The ease will be remanded to the district court for findings of fact and conclusions of law. The parties have suggested at oral argument that because of some procedural changes in the intake procedures of the Family Court division of the Philadelphia Court of Common Pleas it may be appropriate to supplement the record. Our ruling does not preclude such action if the district court concludes that it is appropriate. If the district court concludes that what we have referred to as Pullman type abstention is appropriate it should inform us what possible narrowing constructions of the Pennsylvania Juvenile Court Law have been suggested, how these constructions would avoid the decision of the fourteenth amendment claims asserted on behalf of the class and what Pennsylvania procedure is available to class members for raising the issues. If it concludes that such abstention is inappropriate it should proceed to the merits of the fourteenth amendment claims, under the Pennsylvania Juvenile Court Law as applied and to the fashioning of an appropriate remedy if any is found to be necessary, consistent with the principles set forth in this opinion.
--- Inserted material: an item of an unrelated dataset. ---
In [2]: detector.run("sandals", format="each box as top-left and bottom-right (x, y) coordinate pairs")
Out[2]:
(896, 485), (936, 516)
. The district attorney was eventually dismissed by stipulation when it appeared that his office had nothing to do with the intake procedures of the Philadelphia Juvenile Court.

. See, e. g., Wisconsin v. Constantineau, 400 U.S. 433, 437-439, 91 S.Ct. 507, 27 L.Ed. 2d 515 (1971); Fornaris v. Ridge Tool Co., 400 U.S. 41, 91 S.Ct. 156, 27 L.Ed.2d 174 (1970) (per curiam); Harman v. Forssenius, 380 U.S. 528, 534, 85 S.Ct. 1177, 14 L.Ed.2d 50 (1965); Railroad Comm’n of Texas v. Pullman Co., 312 U.S. 496, 61 S.Ct. 643, 85 L.Ed. 971 (1941). But cf. Allegheny Airlines, Inc. v. Pennsylvania Pub. Util. Comm’n, 465 F.2d 237 (3d Cir. 1972).

. This abstention doctrine is generally traced to Justice Frankfurter’s opinion in Railroad Comm’n of Texas v. Pullman Co., supra.

. But cf. Allegheny Airlines, Inc. v. Pennsylvania, supra, which did not involve the court’s civil rights jurisdiction.

. Several courts have approved of this distinction. See Erdmann v. Stevens, 458 F.2d 1205, 1208 (2d Cir.), cert. denied, 409 U.S. 889, 93 S.Ct. 126, 34 L.Ed.2d 147 (1972); Littleton v. Berbling, 468 F.2d 389 (7th Cir. 1972); Jacobson v. Schaefer, 441 F.2d 127, 130 (7th Cir. 1971); Peek v. Mitchell, 419 F.2d 575 (6th *1083Cir. 1970); United States v. McLeod, 385 F.2d 734, 738 n. 3 (5th Cir. 1967) (implicitly); Haley v. Troy, 338 F.Supp. 794, 800 (D.Mass. 1972); Cassidy v. Ceci, 320 F.Supp. 223, 228 (E.D.Wis. 1970); Rakes v. Coleman, 318 F.Supp. 181, 192 (E.D.Va. 1970); Koen v. Long, 302 F.Supp. 1383, 1389 (E.D.Mo. 1969), aff’d per curiam, 428 F.2d 876 (8th Cir. 1970), cert. denied, 401 U.S. 923, 91 S.Ct. 877, 27 L.Ed.2d 827 (1971); Law Students Civil Rights Research Council, Inc. v. Wadmond, 299 F.Supp. 117, 123 (S.D.N.Y. 1969) (three-judge court) (Friendly, J.), aff’d on other grounds, 401 U.S. 154, 158 n. 9, 91 S.Ct. 720, 27 L.Ed.2d 749 (1971) (Appellants did not appeal on this ground); Stambler v. Dillon, 288 F.Supp. 646, 649 (S.D.N.Y. 1968); United States v. Clark, 249 F.Supp. 720, 727-728 (S.D.Ala. 1965). Cf. Hadnott v. Amos, 394 U.S. 358, 89 S.Ct. 1101, 22 L.Ed.2d 336 (1969).